After soaking in all these details, I was able to pin down all the files and metadata I’d need to create a basic EPUB. It all seemed relatively feasible, as it was essentially just creating a bunch of template literal functions that would return EPUB 3 XML for things like table of contents, chapters, book metadata, etc.
The tricky part became: how do I take all these individual strings of XML and package them up into a book? In my discovery work I found that EPUB files are just ZIP files with XML and images inside. So the question became: can you create a ZIP file in the browser?
ZIP Files in the Browser
Turns out, you can create a ZIP file in the browser thanks to JSZip. You create individual files by path and then collate them into a ZIP file. For an EPUB, this was the skeleton I would need for each EPUB:
000.xhtml // chapter 1
001.xhtml // chapter 2
002.xhtml // chapter 3
0000-1111-2222-[...].png // each file needs a unique name
Given all this research work, I knew I could come up with all the ingredients to bake an EPUB cake in the browser. Given a collection of articles from the web in JSON format from the mercury parser, the recipe for when a user clicked the button “Export to Epub” looked like this:
- Use JSZip to generate all necessary metadata files
- Take the collection of mercury articles, and for each article:
- Fetch every image from the original article, create a unique name for it, then create a file for it with JSZip
- Convert the article’s HTML into an EPUB 3 XHTML document and create a chapter for it with JSZip
- Bundle everything into a ZIP file and use FileSaver.js to save it to the client
You can see the working code for creating an EPUB in the browser in my Readlists repo. It’s messy, but it works (most of the time).
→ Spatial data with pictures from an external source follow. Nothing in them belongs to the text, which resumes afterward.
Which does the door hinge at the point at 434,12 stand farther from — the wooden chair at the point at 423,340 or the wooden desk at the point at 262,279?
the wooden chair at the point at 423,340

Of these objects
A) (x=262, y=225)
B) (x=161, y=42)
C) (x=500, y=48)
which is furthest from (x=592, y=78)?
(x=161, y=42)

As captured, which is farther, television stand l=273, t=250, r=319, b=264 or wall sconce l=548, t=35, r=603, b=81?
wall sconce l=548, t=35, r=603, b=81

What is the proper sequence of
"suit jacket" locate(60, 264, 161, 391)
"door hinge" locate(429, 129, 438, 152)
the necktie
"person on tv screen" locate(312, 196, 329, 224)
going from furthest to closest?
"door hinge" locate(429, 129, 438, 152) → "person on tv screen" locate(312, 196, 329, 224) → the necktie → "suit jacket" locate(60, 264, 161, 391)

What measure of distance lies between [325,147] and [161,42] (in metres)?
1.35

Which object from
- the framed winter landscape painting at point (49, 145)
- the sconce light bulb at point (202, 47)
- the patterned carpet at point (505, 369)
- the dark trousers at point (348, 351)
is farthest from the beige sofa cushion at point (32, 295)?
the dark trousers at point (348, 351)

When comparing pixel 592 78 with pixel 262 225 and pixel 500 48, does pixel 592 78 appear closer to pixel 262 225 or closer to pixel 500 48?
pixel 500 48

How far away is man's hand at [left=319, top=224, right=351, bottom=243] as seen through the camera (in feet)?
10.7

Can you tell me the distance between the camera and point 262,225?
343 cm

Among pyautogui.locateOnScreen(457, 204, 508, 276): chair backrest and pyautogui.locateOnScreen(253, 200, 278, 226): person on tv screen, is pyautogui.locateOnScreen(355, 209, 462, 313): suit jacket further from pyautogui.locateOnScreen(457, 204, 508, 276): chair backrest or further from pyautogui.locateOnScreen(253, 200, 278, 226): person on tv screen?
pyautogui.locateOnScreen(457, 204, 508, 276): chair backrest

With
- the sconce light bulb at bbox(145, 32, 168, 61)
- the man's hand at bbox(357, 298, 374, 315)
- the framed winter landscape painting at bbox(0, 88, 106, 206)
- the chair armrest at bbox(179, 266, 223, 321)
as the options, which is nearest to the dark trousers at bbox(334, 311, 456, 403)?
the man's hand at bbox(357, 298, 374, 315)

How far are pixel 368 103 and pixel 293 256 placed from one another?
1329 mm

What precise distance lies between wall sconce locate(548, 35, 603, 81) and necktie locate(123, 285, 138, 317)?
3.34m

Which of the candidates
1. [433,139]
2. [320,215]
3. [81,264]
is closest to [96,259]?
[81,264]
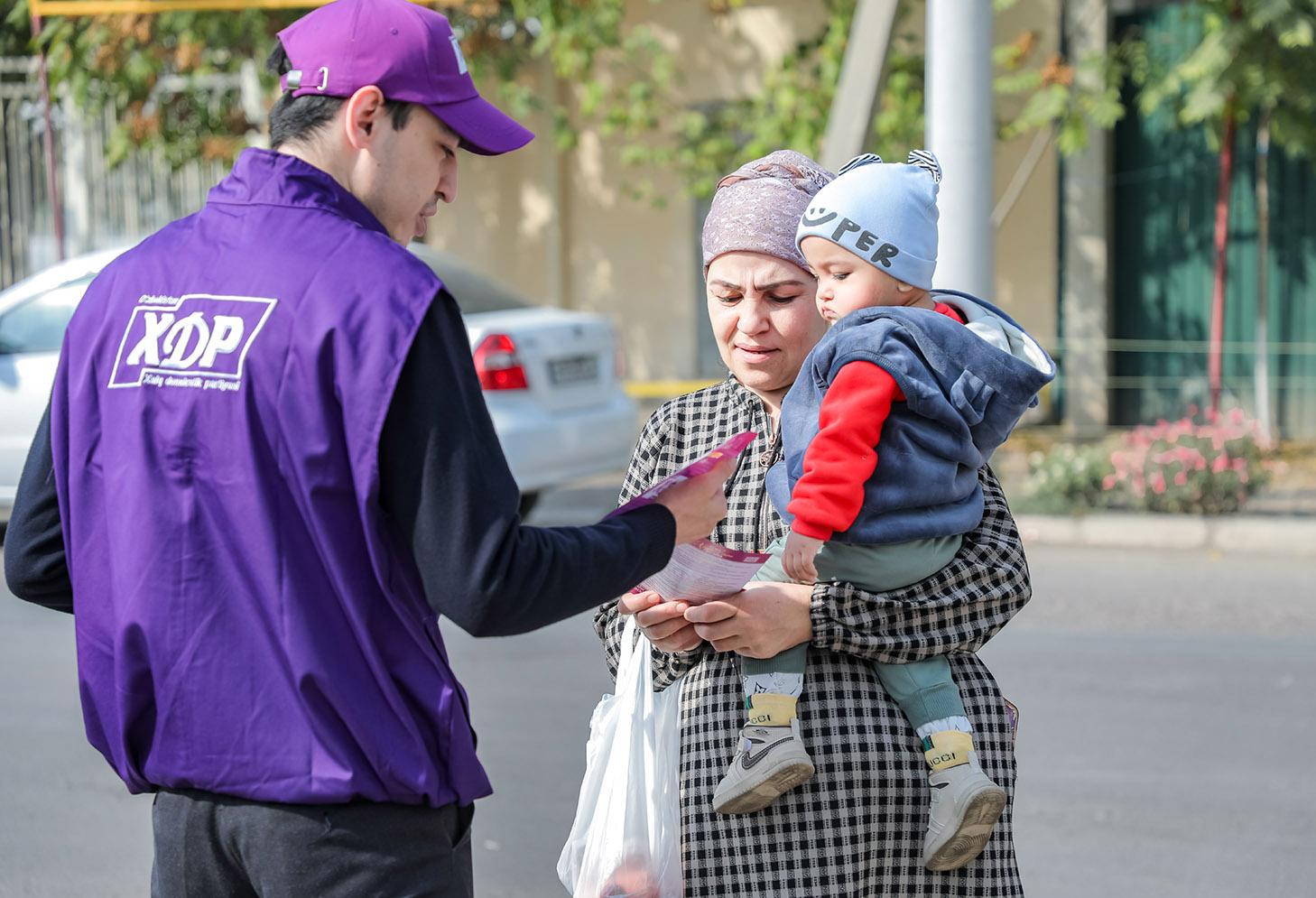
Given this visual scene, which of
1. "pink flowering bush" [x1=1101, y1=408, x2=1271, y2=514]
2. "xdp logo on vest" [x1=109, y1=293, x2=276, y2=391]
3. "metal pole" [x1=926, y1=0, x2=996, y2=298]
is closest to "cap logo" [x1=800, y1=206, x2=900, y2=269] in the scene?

There were more hiccups in this process than described here. I vented about some of them on Twitter which actually turned out to be useful as I got feedback from some of the peeps who created the OG Readlists on how they did it.
In the end, I was quite surprised at being able to do all of this in the browser. Modern browsers are pretty damn capable. Granted, older browser will fail miserably at all of this — hence the value of the server/client model. I think that’ll be v2 of Readlists someday, to bring in a lean client and do most of this on the server.
Also I feel like maybe the web should steal Apple’s old marketing campaign “There’s an App for that” and re-purpose it to “There’s a JS lib for that.”